SLON collar positions are structurally neutral (protective); the modeled P&L assumes European-style exercise at expiration and ignores early assignment, transaction costs, dividends paid before expiry on the stock leg (when present), and the bid-ask spread on the listed chain. SLON positions also carry Financial Services sector concentration risk; news flow inside the sector (peer earnings, regulatory shifts, supply-chain headlines) can move SLON alongside the broader basket even when SLON-specific fundamentals are unchanged. Always rebuild the position from current SLON chain quotes before placing a trade.

Frequently asked questions

What is a collar on SLON?
A collar on SLON is the collar strategy applied to SLON (etf). The strategy is structurally neutral (protective): A collar pairs long stock with a protective out-of-the-money put financed by a short out-of-the-money call, capping both tails of the position around the current spot. With SLON etf trading near $5.68, the strikes shown on this page are snapped to the nearest listed SLON chain strike and the premiums come straight from the end-of-day bid/ask midpoint.
How are SLON collar max profit and max loss calculated?
Max profit roughly equals short-call strike minus cost basis plus net premium; max loss roughly equals cost basis minus long-put strike minus net premium. Breakeven shifts by the net premium. For the SLON collar priced from the end-of-day chain at a 30-day expiry (ATM IV 143.50%), the computed maximum profit is unbounded per contract and the computed maximum loss is unbounded per contract. Live intraday quotes will differ as the chain moves through the trading session.

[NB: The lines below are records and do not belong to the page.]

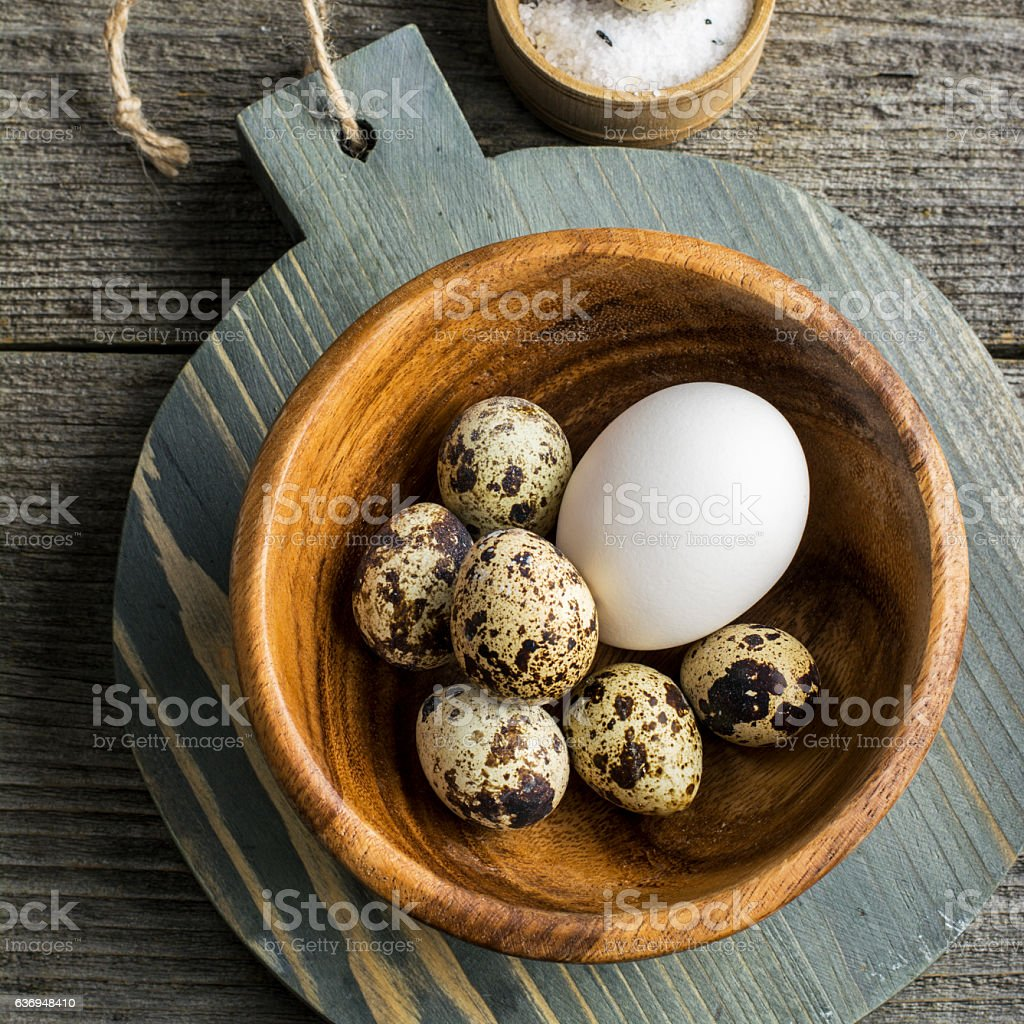 Quail eggs in a wooden bowl on  cutting board   dark stock photo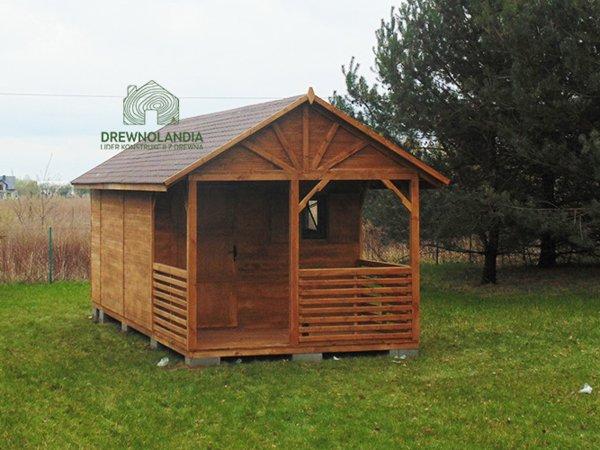 mały domek letniskowy z małym tarasem i bordowym dachem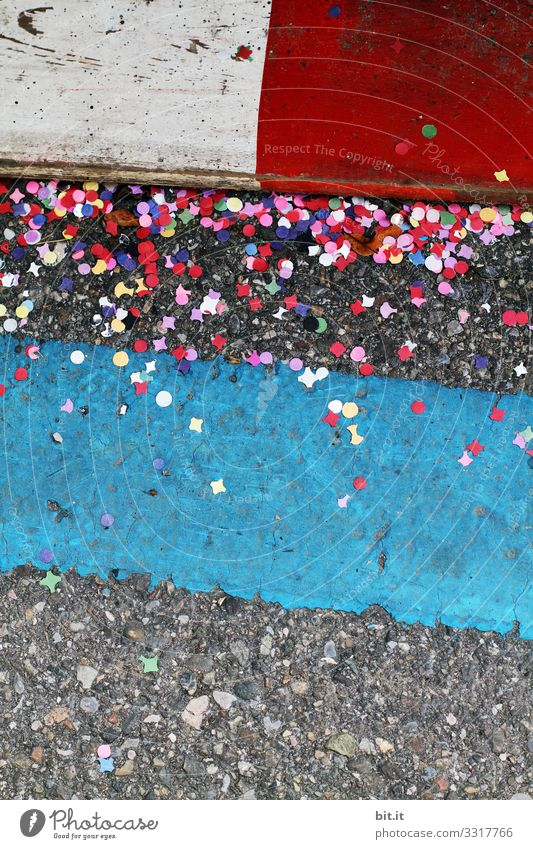 Buntes Konfetti liegt am schmutzigen Donnerstag, während Fasching; Karneval auf der Straße am Boden, zwischen Markierungen als Warnungen, bei einem Karnevalumzug,  und verschmutzt die Umwelt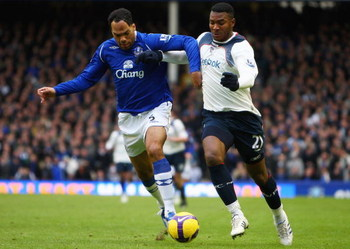 LIVERPOOL, UNITED KINGDOM - FEBRUARY 07:  Ariza Makukula of Bolton battles with Joleon Lescott of Everton during the Barclays Premier League match between Everton and Bolton at Goodison Park on February 7, 2009 in Liverpool, England.  (Photo by Jamie McDo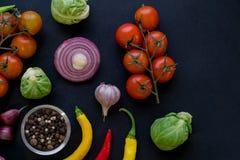 Красочные специи в ложках и томатах на темной винтажной предпосылке Взгляд сверху Ингридиенты еды и кухни Vegan или диета Стоковое фото RF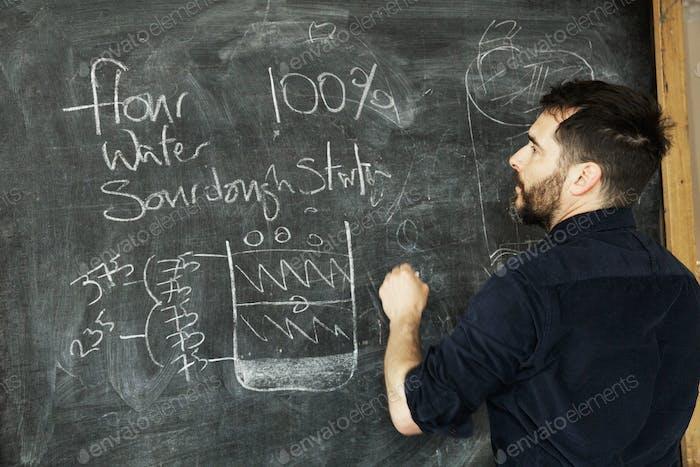 Baker steht vor einer Tafel und schreibt ein Rezept für Brot.
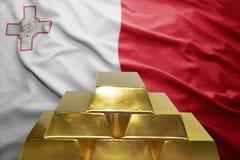 Maltese gold reserves. Shining golden bullions on the maltese flag background Royalty Free Stock Images
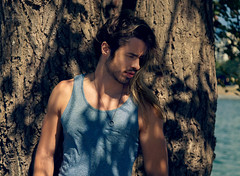 (Wendy Lu.) Tags: wendylu canon5d vanier park vancouver british columbia tree shaded sunny day male portrait man long hair tanktop necklace windy focused cool ocean beach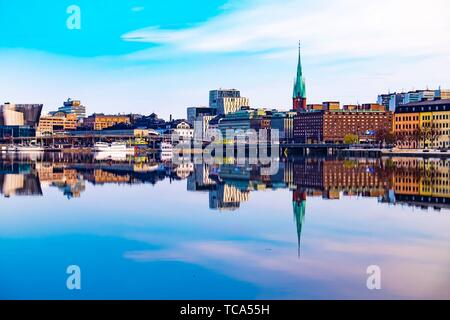 Reflection of the Old Town of Stockholm in the water. - Stock Photo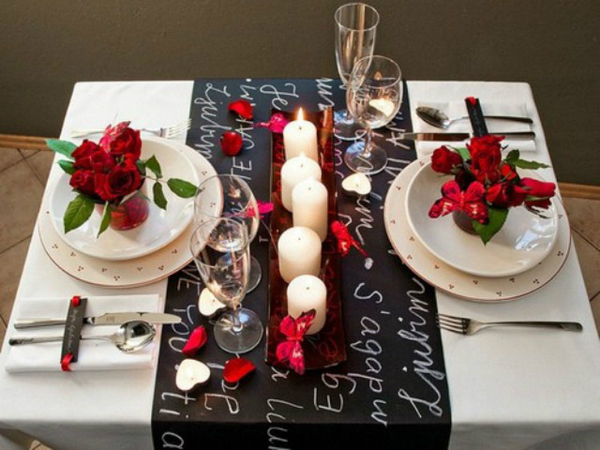 small-but-romantic-valentines-day-table-settings-with-candles-in-center-and-flower-above-the-plate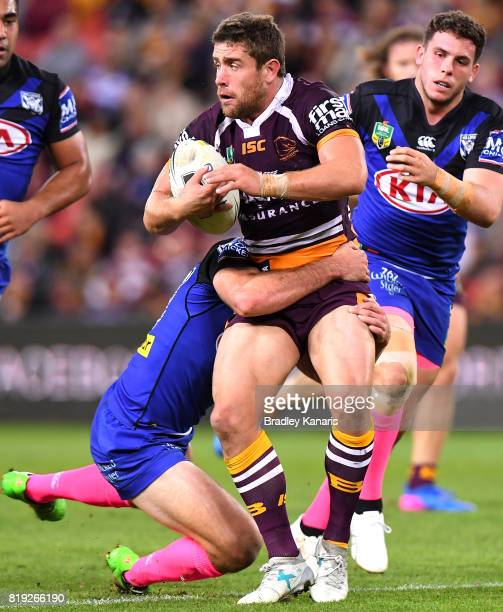Andrew McCullough of the Broncos looks to offload during the round 20 NRL match between the Brisbane Broncos and the Canterbury Bulldogs at Suncorp...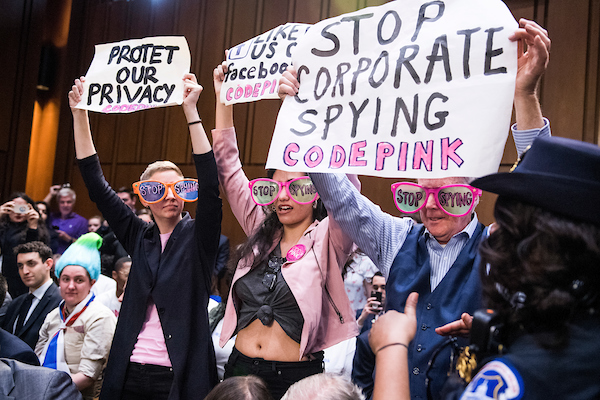 UNITED STATES - APRIL 10: Protesters hold signs before Facebook CEO Mark Zuckerberg testified before a joint hearing of the Senate Judiciary and Commerce Committees on the protection of user data in Hart Building on April 10, 2018. (Photo By Tom Williams/CQ Roll Call)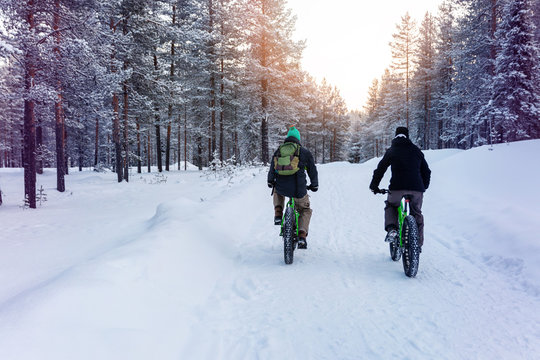two people with fat bikes riding snowy winter forest trail in finland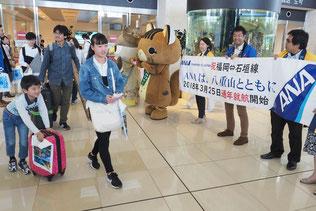横断幕を手に到着客を出迎える関係者ら=25日午後、南ぬ島石垣空港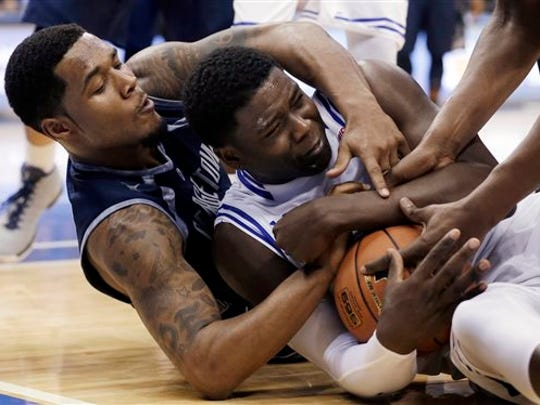 Seton Hall center Angel Delgado, right, has turned in a better offseason.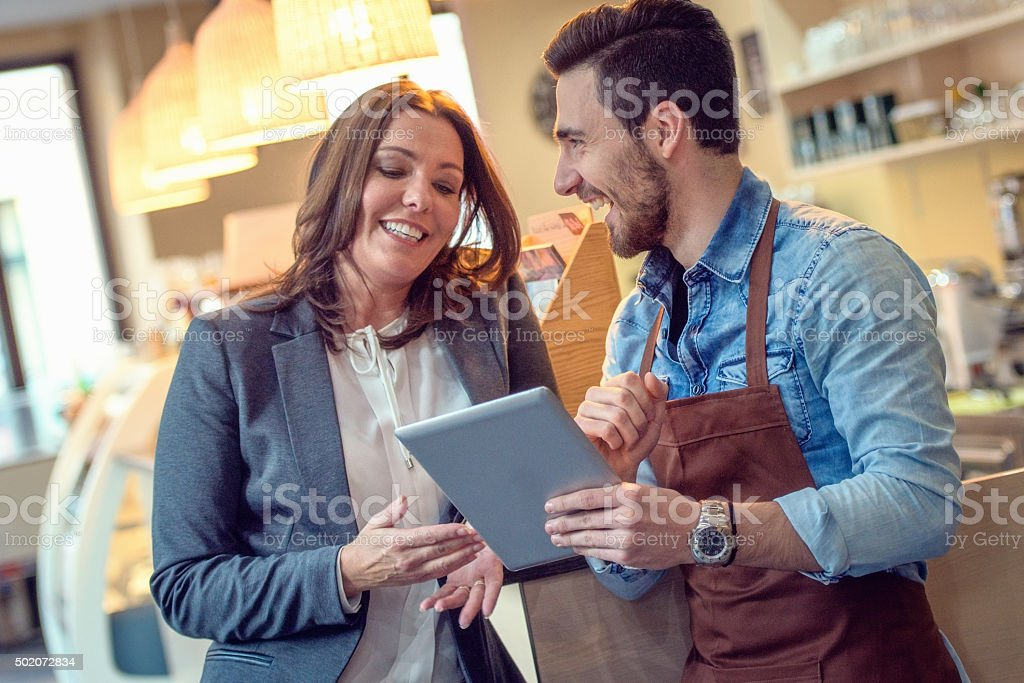 Waiter and customer smiling while looking at digital menu stock photo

What is the breakeven for a SLON collar?
The breakeven for the SLON collar priced on this page is no defined breakeven on the modeled curve at expiration, derived from end-of-day chain premiums. Breakeven is the underlying price at which the strategy's P&L crosses zero ignoring transaction costs and assignment risk. The current SLON market-implied 1-standard-deviation expected move is approximately 41.14%; if the move sits well outside the breakeven distance, the structure's risk-reward becomes correspondingly tighter.
When should you consider a collar on SLON?
Collars on SLON hedge an existing long SLON etf position; the long put sets a floor while the short call finances it, often run as a near-zero-cost hedge during expected volatility windows.
How does current SLON implied volatility affect this collar?
SLON ATM IV is at 143.50% with IV rank near 41.22%, which is mid-range against its 1-year history. Strategy selection depends more on directional thesis and expected move than on a strong IV signal.